No, Apple non si piega benignamente al mercato tedesco assorbendo i 36 euro dell’equo compenso mentre in Italia si affretta ad applicarlo. Semplicemente in Germania non esiste l’equo compenso e Franceschini si sbaglia ed è stato mal informato da chi ha architettato l’applicazione della tassa sugli smartphone e i tablet. Questa la nota che ci arriva da un lettore e getta nuova luce e precisa ulteriormente l’affermazione via Tweet del ministro per i beni culturali.
La vicenda è quella nota. Il Governo applica la tassa su cellulari e tablet, Apple adegua i suoi prezzi, il mondo di Internet si indigna, Franceschini, che è il ministro responsabile, lancia un tweet provocatorio con il quale dimostra, anzi dimostrerebbe, che Apple fa pagare solo agli italiani la tassa, mentre in Germania dove è di ben 36 euro, l’iPhone costa 33 euro meno. Quindi, è la conclusione, Apple vessa gli utenti italiani e coccola quelli tedeschi.
In realtà non solo l’impianto da cui prende le mosse il messaggio è discutibile, come abbiamo provato a dimostrare, ma è, in effetti, come ci viene fatto notare, sbagliato nel merito: in Germania non esiste alcuna tassa sull’equo consenso sui cellulari.
Franceschini o, meglio, chi gli ha suggerito i dati per il Tweet, non sa che nella Repubblica Federale, come spiega Der Spiegel, c’è solo una proposta, ferocemente contestata dalle associazioni che raggruppano i produttori di dispositivi elettronici, tra cui Bitkom, in conseguenza della quale i produttori e la ZPÜ, la Zentralstelle für private Uberspielungsrechte, la realtà che rappresenta alcune delle associazioni detentrici dei copyright e che pretende il pagamento della tassa sugli smartphone, si stanno confrontando in tribunale.

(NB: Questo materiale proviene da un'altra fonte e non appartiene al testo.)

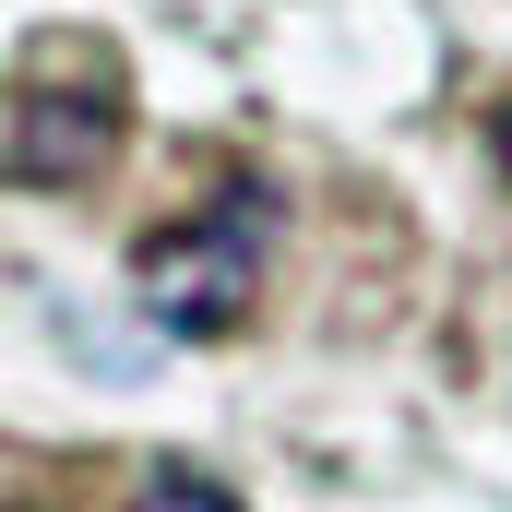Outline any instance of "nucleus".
<instances>
[{
    "mask_svg": "<svg viewBox=\"0 0 512 512\" xmlns=\"http://www.w3.org/2000/svg\"><path fill=\"white\" fill-rule=\"evenodd\" d=\"M262 239H274L262 191H215L203 215L155 227V239L131 251V298H143V322H167V334H191V346L239 334L251 298H262Z\"/></svg>",
    "mask_w": 512,
    "mask_h": 512,
    "instance_id": "nucleus-1",
    "label": "nucleus"
},
{
    "mask_svg": "<svg viewBox=\"0 0 512 512\" xmlns=\"http://www.w3.org/2000/svg\"><path fill=\"white\" fill-rule=\"evenodd\" d=\"M131 512H239V501H227L215 477H191V465H167V477H143V501H131Z\"/></svg>",
    "mask_w": 512,
    "mask_h": 512,
    "instance_id": "nucleus-3",
    "label": "nucleus"
},
{
    "mask_svg": "<svg viewBox=\"0 0 512 512\" xmlns=\"http://www.w3.org/2000/svg\"><path fill=\"white\" fill-rule=\"evenodd\" d=\"M489 155H501V179H512V108H501V120H489Z\"/></svg>",
    "mask_w": 512,
    "mask_h": 512,
    "instance_id": "nucleus-4",
    "label": "nucleus"
},
{
    "mask_svg": "<svg viewBox=\"0 0 512 512\" xmlns=\"http://www.w3.org/2000/svg\"><path fill=\"white\" fill-rule=\"evenodd\" d=\"M108 143H120V84H108V72H96V96H84V108H72V84H24V96H12V120H0V179L60 191V179L108 167Z\"/></svg>",
    "mask_w": 512,
    "mask_h": 512,
    "instance_id": "nucleus-2",
    "label": "nucleus"
}]
</instances>
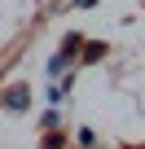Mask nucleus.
<instances>
[{
	"label": "nucleus",
	"instance_id": "1",
	"mask_svg": "<svg viewBox=\"0 0 145 149\" xmlns=\"http://www.w3.org/2000/svg\"><path fill=\"white\" fill-rule=\"evenodd\" d=\"M5 105H9V110H13V114H22V110H27V105H31V97H27V88H13V92H9V101H5Z\"/></svg>",
	"mask_w": 145,
	"mask_h": 149
},
{
	"label": "nucleus",
	"instance_id": "2",
	"mask_svg": "<svg viewBox=\"0 0 145 149\" xmlns=\"http://www.w3.org/2000/svg\"><path fill=\"white\" fill-rule=\"evenodd\" d=\"M66 92H70L66 84H53V88H48V105H62V101H66Z\"/></svg>",
	"mask_w": 145,
	"mask_h": 149
},
{
	"label": "nucleus",
	"instance_id": "3",
	"mask_svg": "<svg viewBox=\"0 0 145 149\" xmlns=\"http://www.w3.org/2000/svg\"><path fill=\"white\" fill-rule=\"evenodd\" d=\"M62 70H66V53H57V57L48 61V74H62Z\"/></svg>",
	"mask_w": 145,
	"mask_h": 149
}]
</instances>
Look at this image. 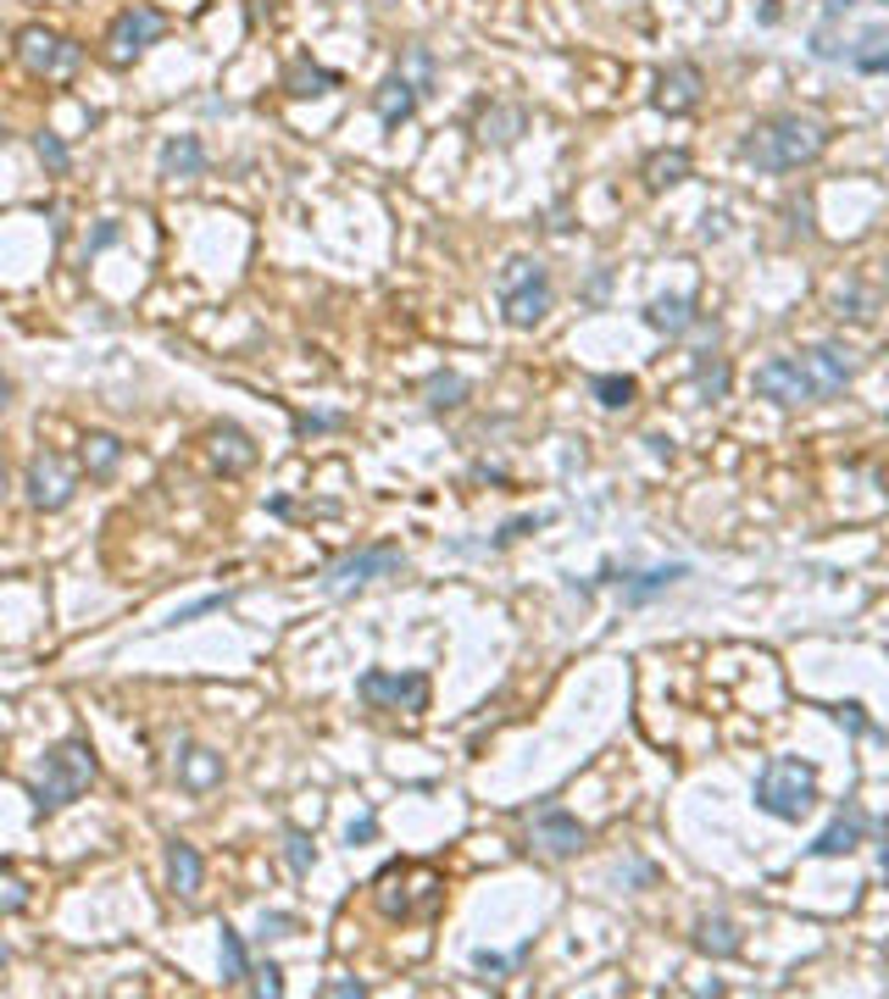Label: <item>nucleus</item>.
Segmentation results:
<instances>
[{"label":"nucleus","mask_w":889,"mask_h":999,"mask_svg":"<svg viewBox=\"0 0 889 999\" xmlns=\"http://www.w3.org/2000/svg\"><path fill=\"white\" fill-rule=\"evenodd\" d=\"M340 427V417H295V434H329Z\"/></svg>","instance_id":"a19ab883"},{"label":"nucleus","mask_w":889,"mask_h":999,"mask_svg":"<svg viewBox=\"0 0 889 999\" xmlns=\"http://www.w3.org/2000/svg\"><path fill=\"white\" fill-rule=\"evenodd\" d=\"M0 966H7V938H0Z\"/></svg>","instance_id":"49530a36"},{"label":"nucleus","mask_w":889,"mask_h":999,"mask_svg":"<svg viewBox=\"0 0 889 999\" xmlns=\"http://www.w3.org/2000/svg\"><path fill=\"white\" fill-rule=\"evenodd\" d=\"M823 7H828V17H839V12H851L856 0H823Z\"/></svg>","instance_id":"37998d69"},{"label":"nucleus","mask_w":889,"mask_h":999,"mask_svg":"<svg viewBox=\"0 0 889 999\" xmlns=\"http://www.w3.org/2000/svg\"><path fill=\"white\" fill-rule=\"evenodd\" d=\"M529 838L545 849V855H579L584 849V822L573 811H561V805H539V811L529 817Z\"/></svg>","instance_id":"f8f14e48"},{"label":"nucleus","mask_w":889,"mask_h":999,"mask_svg":"<svg viewBox=\"0 0 889 999\" xmlns=\"http://www.w3.org/2000/svg\"><path fill=\"white\" fill-rule=\"evenodd\" d=\"M23 489H28V505H34V511H62V505L73 500L78 478H73V466H67L62 456H34Z\"/></svg>","instance_id":"9b49d317"},{"label":"nucleus","mask_w":889,"mask_h":999,"mask_svg":"<svg viewBox=\"0 0 889 999\" xmlns=\"http://www.w3.org/2000/svg\"><path fill=\"white\" fill-rule=\"evenodd\" d=\"M817 805V772L807 767V760H767V767L757 772V811L778 817V822H801L807 811Z\"/></svg>","instance_id":"39448f33"},{"label":"nucleus","mask_w":889,"mask_h":999,"mask_svg":"<svg viewBox=\"0 0 889 999\" xmlns=\"http://www.w3.org/2000/svg\"><path fill=\"white\" fill-rule=\"evenodd\" d=\"M162 12L156 7H128V12H117L112 17V28H106V62L112 67H128L134 56H145L151 44L162 39Z\"/></svg>","instance_id":"9d476101"},{"label":"nucleus","mask_w":889,"mask_h":999,"mask_svg":"<svg viewBox=\"0 0 889 999\" xmlns=\"http://www.w3.org/2000/svg\"><path fill=\"white\" fill-rule=\"evenodd\" d=\"M34 156H39L45 167H51V172H67V167H73V151L62 145L56 133H34Z\"/></svg>","instance_id":"2f4dec72"},{"label":"nucleus","mask_w":889,"mask_h":999,"mask_svg":"<svg viewBox=\"0 0 889 999\" xmlns=\"http://www.w3.org/2000/svg\"><path fill=\"white\" fill-rule=\"evenodd\" d=\"M117 461H123V439H117V434H89V439H84V466H89V478H112Z\"/></svg>","instance_id":"5701e85b"},{"label":"nucleus","mask_w":889,"mask_h":999,"mask_svg":"<svg viewBox=\"0 0 889 999\" xmlns=\"http://www.w3.org/2000/svg\"><path fill=\"white\" fill-rule=\"evenodd\" d=\"M284 89L295 94V101H312V94H334L340 89V73H329V67H317V62H290V73H284Z\"/></svg>","instance_id":"412c9836"},{"label":"nucleus","mask_w":889,"mask_h":999,"mask_svg":"<svg viewBox=\"0 0 889 999\" xmlns=\"http://www.w3.org/2000/svg\"><path fill=\"white\" fill-rule=\"evenodd\" d=\"M695 101H700V73H695L689 62L668 67L662 84H657V106H662V112H689Z\"/></svg>","instance_id":"6ab92c4d"},{"label":"nucleus","mask_w":889,"mask_h":999,"mask_svg":"<svg viewBox=\"0 0 889 999\" xmlns=\"http://www.w3.org/2000/svg\"><path fill=\"white\" fill-rule=\"evenodd\" d=\"M372 838H379V817H372V811L356 817V822L345 828V844H372Z\"/></svg>","instance_id":"f704fd0d"},{"label":"nucleus","mask_w":889,"mask_h":999,"mask_svg":"<svg viewBox=\"0 0 889 999\" xmlns=\"http://www.w3.org/2000/svg\"><path fill=\"white\" fill-rule=\"evenodd\" d=\"M101 778V760H96V750H89L84 739H62V744H51L45 750V760L34 767V778H28V799H34V811L39 817H51V811H62V805H73L89 783Z\"/></svg>","instance_id":"7ed1b4c3"},{"label":"nucleus","mask_w":889,"mask_h":999,"mask_svg":"<svg viewBox=\"0 0 889 999\" xmlns=\"http://www.w3.org/2000/svg\"><path fill=\"white\" fill-rule=\"evenodd\" d=\"M495 300H500V317L511 328H534L550 311V272L534 256H511L495 278Z\"/></svg>","instance_id":"423d86ee"},{"label":"nucleus","mask_w":889,"mask_h":999,"mask_svg":"<svg viewBox=\"0 0 889 999\" xmlns=\"http://www.w3.org/2000/svg\"><path fill=\"white\" fill-rule=\"evenodd\" d=\"M0 500H7V461H0Z\"/></svg>","instance_id":"a18cd8bd"},{"label":"nucleus","mask_w":889,"mask_h":999,"mask_svg":"<svg viewBox=\"0 0 889 999\" xmlns=\"http://www.w3.org/2000/svg\"><path fill=\"white\" fill-rule=\"evenodd\" d=\"M284 861H290V872H295V878H306V872L317 867V844H312V833H301V828H290V833H284Z\"/></svg>","instance_id":"c756f323"},{"label":"nucleus","mask_w":889,"mask_h":999,"mask_svg":"<svg viewBox=\"0 0 889 999\" xmlns=\"http://www.w3.org/2000/svg\"><path fill=\"white\" fill-rule=\"evenodd\" d=\"M206 456H212V466L223 472V478H240V472L256 466V445H251V434L240 422H217L206 434Z\"/></svg>","instance_id":"ddd939ff"},{"label":"nucleus","mask_w":889,"mask_h":999,"mask_svg":"<svg viewBox=\"0 0 889 999\" xmlns=\"http://www.w3.org/2000/svg\"><path fill=\"white\" fill-rule=\"evenodd\" d=\"M862 833H867V817L856 811V805H846V811H839V817L817 833L812 855H823V861H828V855H851V849L862 844Z\"/></svg>","instance_id":"f3484780"},{"label":"nucleus","mask_w":889,"mask_h":999,"mask_svg":"<svg viewBox=\"0 0 889 999\" xmlns=\"http://www.w3.org/2000/svg\"><path fill=\"white\" fill-rule=\"evenodd\" d=\"M506 966H511V961H506V956H490V949H479V956H473V972H484V977H500Z\"/></svg>","instance_id":"ea45409f"},{"label":"nucleus","mask_w":889,"mask_h":999,"mask_svg":"<svg viewBox=\"0 0 889 999\" xmlns=\"http://www.w3.org/2000/svg\"><path fill=\"white\" fill-rule=\"evenodd\" d=\"M884 7H889V0H884Z\"/></svg>","instance_id":"de8ad7c7"},{"label":"nucleus","mask_w":889,"mask_h":999,"mask_svg":"<svg viewBox=\"0 0 889 999\" xmlns=\"http://www.w3.org/2000/svg\"><path fill=\"white\" fill-rule=\"evenodd\" d=\"M461 395H467V377H461V372H434V377H429V406H434V411L461 406Z\"/></svg>","instance_id":"c85d7f7f"},{"label":"nucleus","mask_w":889,"mask_h":999,"mask_svg":"<svg viewBox=\"0 0 889 999\" xmlns=\"http://www.w3.org/2000/svg\"><path fill=\"white\" fill-rule=\"evenodd\" d=\"M695 949H700V956L728 961V956H739V927H734L728 917H707V922H695Z\"/></svg>","instance_id":"4be33fe9"},{"label":"nucleus","mask_w":889,"mask_h":999,"mask_svg":"<svg viewBox=\"0 0 889 999\" xmlns=\"http://www.w3.org/2000/svg\"><path fill=\"white\" fill-rule=\"evenodd\" d=\"M223 605H228V594H206V600H195V605L173 611V616H167V628H178V623H195V616H206V611H223Z\"/></svg>","instance_id":"72a5a7b5"},{"label":"nucleus","mask_w":889,"mask_h":999,"mask_svg":"<svg viewBox=\"0 0 889 999\" xmlns=\"http://www.w3.org/2000/svg\"><path fill=\"white\" fill-rule=\"evenodd\" d=\"M17 56H23V67L39 73V78H67V73H78V62H84V44L67 39V34H51V28H23V34H17Z\"/></svg>","instance_id":"1a4fd4ad"},{"label":"nucleus","mask_w":889,"mask_h":999,"mask_svg":"<svg viewBox=\"0 0 889 999\" xmlns=\"http://www.w3.org/2000/svg\"><path fill=\"white\" fill-rule=\"evenodd\" d=\"M322 994H334V999H361V994H367V983H356V977H334V983H322Z\"/></svg>","instance_id":"58836bf2"},{"label":"nucleus","mask_w":889,"mask_h":999,"mask_svg":"<svg viewBox=\"0 0 889 999\" xmlns=\"http://www.w3.org/2000/svg\"><path fill=\"white\" fill-rule=\"evenodd\" d=\"M117 233H123L117 222H101L96 233H89V245H84V256H96V251H106V245H117Z\"/></svg>","instance_id":"e433bc0d"},{"label":"nucleus","mask_w":889,"mask_h":999,"mask_svg":"<svg viewBox=\"0 0 889 999\" xmlns=\"http://www.w3.org/2000/svg\"><path fill=\"white\" fill-rule=\"evenodd\" d=\"M678 178H689V156H684V151H662V156L645 162V183H650V189H668V183H678Z\"/></svg>","instance_id":"bb28decb"},{"label":"nucleus","mask_w":889,"mask_h":999,"mask_svg":"<svg viewBox=\"0 0 889 999\" xmlns=\"http://www.w3.org/2000/svg\"><path fill=\"white\" fill-rule=\"evenodd\" d=\"M23 906H28V883H23L17 872L0 867V917H17Z\"/></svg>","instance_id":"473e14b6"},{"label":"nucleus","mask_w":889,"mask_h":999,"mask_svg":"<svg viewBox=\"0 0 889 999\" xmlns=\"http://www.w3.org/2000/svg\"><path fill=\"white\" fill-rule=\"evenodd\" d=\"M695 384H700V395H707V400H723L728 395V361L723 356H700Z\"/></svg>","instance_id":"cd10ccee"},{"label":"nucleus","mask_w":889,"mask_h":999,"mask_svg":"<svg viewBox=\"0 0 889 999\" xmlns=\"http://www.w3.org/2000/svg\"><path fill=\"white\" fill-rule=\"evenodd\" d=\"M178 783L190 789V794L217 789V783H223V755H217V750H183V755H178Z\"/></svg>","instance_id":"aec40b11"},{"label":"nucleus","mask_w":889,"mask_h":999,"mask_svg":"<svg viewBox=\"0 0 889 999\" xmlns=\"http://www.w3.org/2000/svg\"><path fill=\"white\" fill-rule=\"evenodd\" d=\"M589 389H595V400H600L606 411H628L634 395H639V384H634L628 372H600V377H589Z\"/></svg>","instance_id":"b1692460"},{"label":"nucleus","mask_w":889,"mask_h":999,"mask_svg":"<svg viewBox=\"0 0 889 999\" xmlns=\"http://www.w3.org/2000/svg\"><path fill=\"white\" fill-rule=\"evenodd\" d=\"M356 700L372 710H429V678L423 673H390V666H372L356 678Z\"/></svg>","instance_id":"6e6552de"},{"label":"nucleus","mask_w":889,"mask_h":999,"mask_svg":"<svg viewBox=\"0 0 889 999\" xmlns=\"http://www.w3.org/2000/svg\"><path fill=\"white\" fill-rule=\"evenodd\" d=\"M7 406H12V384H7V377H0V411H7Z\"/></svg>","instance_id":"c03bdc74"},{"label":"nucleus","mask_w":889,"mask_h":999,"mask_svg":"<svg viewBox=\"0 0 889 999\" xmlns=\"http://www.w3.org/2000/svg\"><path fill=\"white\" fill-rule=\"evenodd\" d=\"M401 550L395 545H361V550H351V555H340L329 573H322V594H334V600H345V594H356V589H367L372 578H395L401 573Z\"/></svg>","instance_id":"0eeeda50"},{"label":"nucleus","mask_w":889,"mask_h":999,"mask_svg":"<svg viewBox=\"0 0 889 999\" xmlns=\"http://www.w3.org/2000/svg\"><path fill=\"white\" fill-rule=\"evenodd\" d=\"M372 899L390 922H423L440 911L445 899V878L423 861H390L379 878H372Z\"/></svg>","instance_id":"20e7f679"},{"label":"nucleus","mask_w":889,"mask_h":999,"mask_svg":"<svg viewBox=\"0 0 889 999\" xmlns=\"http://www.w3.org/2000/svg\"><path fill=\"white\" fill-rule=\"evenodd\" d=\"M650 328H662V333H684L689 322H695V311H689V295H662V300H650Z\"/></svg>","instance_id":"a878e982"},{"label":"nucleus","mask_w":889,"mask_h":999,"mask_svg":"<svg viewBox=\"0 0 889 999\" xmlns=\"http://www.w3.org/2000/svg\"><path fill=\"white\" fill-rule=\"evenodd\" d=\"M851 67H862V73H884V67H889V39H884V34H862V39H856V51H851Z\"/></svg>","instance_id":"7c9ffc66"},{"label":"nucleus","mask_w":889,"mask_h":999,"mask_svg":"<svg viewBox=\"0 0 889 999\" xmlns=\"http://www.w3.org/2000/svg\"><path fill=\"white\" fill-rule=\"evenodd\" d=\"M878 838H884V844H878V867H884V883H889V817H884V828H878Z\"/></svg>","instance_id":"79ce46f5"},{"label":"nucleus","mask_w":889,"mask_h":999,"mask_svg":"<svg viewBox=\"0 0 889 999\" xmlns=\"http://www.w3.org/2000/svg\"><path fill=\"white\" fill-rule=\"evenodd\" d=\"M290 927H295L290 911H262V938H284Z\"/></svg>","instance_id":"c9c22d12"},{"label":"nucleus","mask_w":889,"mask_h":999,"mask_svg":"<svg viewBox=\"0 0 889 999\" xmlns=\"http://www.w3.org/2000/svg\"><path fill=\"white\" fill-rule=\"evenodd\" d=\"M256 994H272V999H278V994H284V972H278L272 961H267V966L256 972Z\"/></svg>","instance_id":"4c0bfd02"},{"label":"nucleus","mask_w":889,"mask_h":999,"mask_svg":"<svg viewBox=\"0 0 889 999\" xmlns=\"http://www.w3.org/2000/svg\"><path fill=\"white\" fill-rule=\"evenodd\" d=\"M417 101H423V89L406 78V67H395V73L379 84V94H372V112H379L384 128H401V123L417 112Z\"/></svg>","instance_id":"4468645a"},{"label":"nucleus","mask_w":889,"mask_h":999,"mask_svg":"<svg viewBox=\"0 0 889 999\" xmlns=\"http://www.w3.org/2000/svg\"><path fill=\"white\" fill-rule=\"evenodd\" d=\"M828 151V128L817 117H801V112H778L767 123H757L751 133L739 139V162H751L762 172H789V167H807Z\"/></svg>","instance_id":"f03ea898"},{"label":"nucleus","mask_w":889,"mask_h":999,"mask_svg":"<svg viewBox=\"0 0 889 999\" xmlns=\"http://www.w3.org/2000/svg\"><path fill=\"white\" fill-rule=\"evenodd\" d=\"M217 961H223V983H245L251 977V956H245V938L223 922V938H217Z\"/></svg>","instance_id":"393cba45"},{"label":"nucleus","mask_w":889,"mask_h":999,"mask_svg":"<svg viewBox=\"0 0 889 999\" xmlns=\"http://www.w3.org/2000/svg\"><path fill=\"white\" fill-rule=\"evenodd\" d=\"M684 573H689V566H657V573H628V578H618V573H600V578H606V584H618L628 605H645V600L668 594V589H673Z\"/></svg>","instance_id":"dca6fc26"},{"label":"nucleus","mask_w":889,"mask_h":999,"mask_svg":"<svg viewBox=\"0 0 889 999\" xmlns=\"http://www.w3.org/2000/svg\"><path fill=\"white\" fill-rule=\"evenodd\" d=\"M201 878H206L201 849L183 844V838H167V888H173L178 899H195V894H201Z\"/></svg>","instance_id":"2eb2a0df"},{"label":"nucleus","mask_w":889,"mask_h":999,"mask_svg":"<svg viewBox=\"0 0 889 999\" xmlns=\"http://www.w3.org/2000/svg\"><path fill=\"white\" fill-rule=\"evenodd\" d=\"M851 350L839 345H812L801 356H773L757 367V395L773 406H807V400H828L851 384Z\"/></svg>","instance_id":"f257e3e1"},{"label":"nucleus","mask_w":889,"mask_h":999,"mask_svg":"<svg viewBox=\"0 0 889 999\" xmlns=\"http://www.w3.org/2000/svg\"><path fill=\"white\" fill-rule=\"evenodd\" d=\"M206 172V145L195 133H173L162 145V178H201Z\"/></svg>","instance_id":"a211bd4d"}]
</instances>
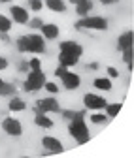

La vicenda, molto controversa e che fa discutere in Germania fin dal 2011, parte dalla richiesta unilaterale da parte della ZPÜ, non sostenuta da alcun comma di legge specifico (al contrario di quel che accade in Italia), di un diritto alla copia che parte da 8 euro e arriva appunto ai 36 euro menzionati dal Tweet del Ministro per dispositivo con schermo touch sopra gli 8 GB. Il dibattito tra le parti si è trascinato per lungo tempo, tra stop and go e trattative che non sono giunte a nulla, per l’esorbitanza delle pretese della ZPÜ. Un primo punto di svolta si è avuto il 6 febbraio quando il consorzio delle associazioni per i diritti di Copyright, ha mandato una ingiunzione di pagamento agli amministratori delegati di Sony, Google, Samsung, Microsoft, Nokia, HTC, LG, Motorola e Huawei, intimando anche il pagamento degli arretrati per un totale di 240 milioni di euro e minacciando di ricorrere ad una corte di giustizia.
Di fronte al diniego della controparte, ZPÜ si è rivolta alla corte regionale di Monaco dove giace la pratica in attesa di un esame che dovrebbe arrivare entro l’estate. Ma anche quando la corte si pronunciasse al proposito, ci vorranno anni prima che si arrivi al dunque e ad un non troppo probabile pagamento di 36 euro per telefono, visto che Bitkom e l’omologa BHC hanno già previsto di ricorrere alla corte federale di Francoforte e successivamente anche alla Corte Europea di Giustizia, ritenendo che la stima di tasse per un totale di 700 milioni di euro all’anno per i soli smartphone (a tanto ammonterebbe il versamento da parte dei produttori di cellulari) è totalmente fuori dal mercato sia in rapporto all’uso che si fa degli smartphone, sia in relazione all’eventuale danno prodotto.
Insomma, se si doveva fare un esempio in cui Apple rinuncia ad una parte del profitto per causa della tassa sull’equo compenso, Franceschini doveva scegliere un altro paese, diverso dalla Germania dove Apple spunta un profitto solo marginalmente inferiore rispetto a quello che spunta in Italia (un iPhone 5s 16 GB costa in Italia senza tasse ed equo compenso €596,64 e in Germania 587,39). Probabilmente avrebbe fatto anche meglio a trattenersi (o far trattenere) il Tweet, ma questa è solo una opinione.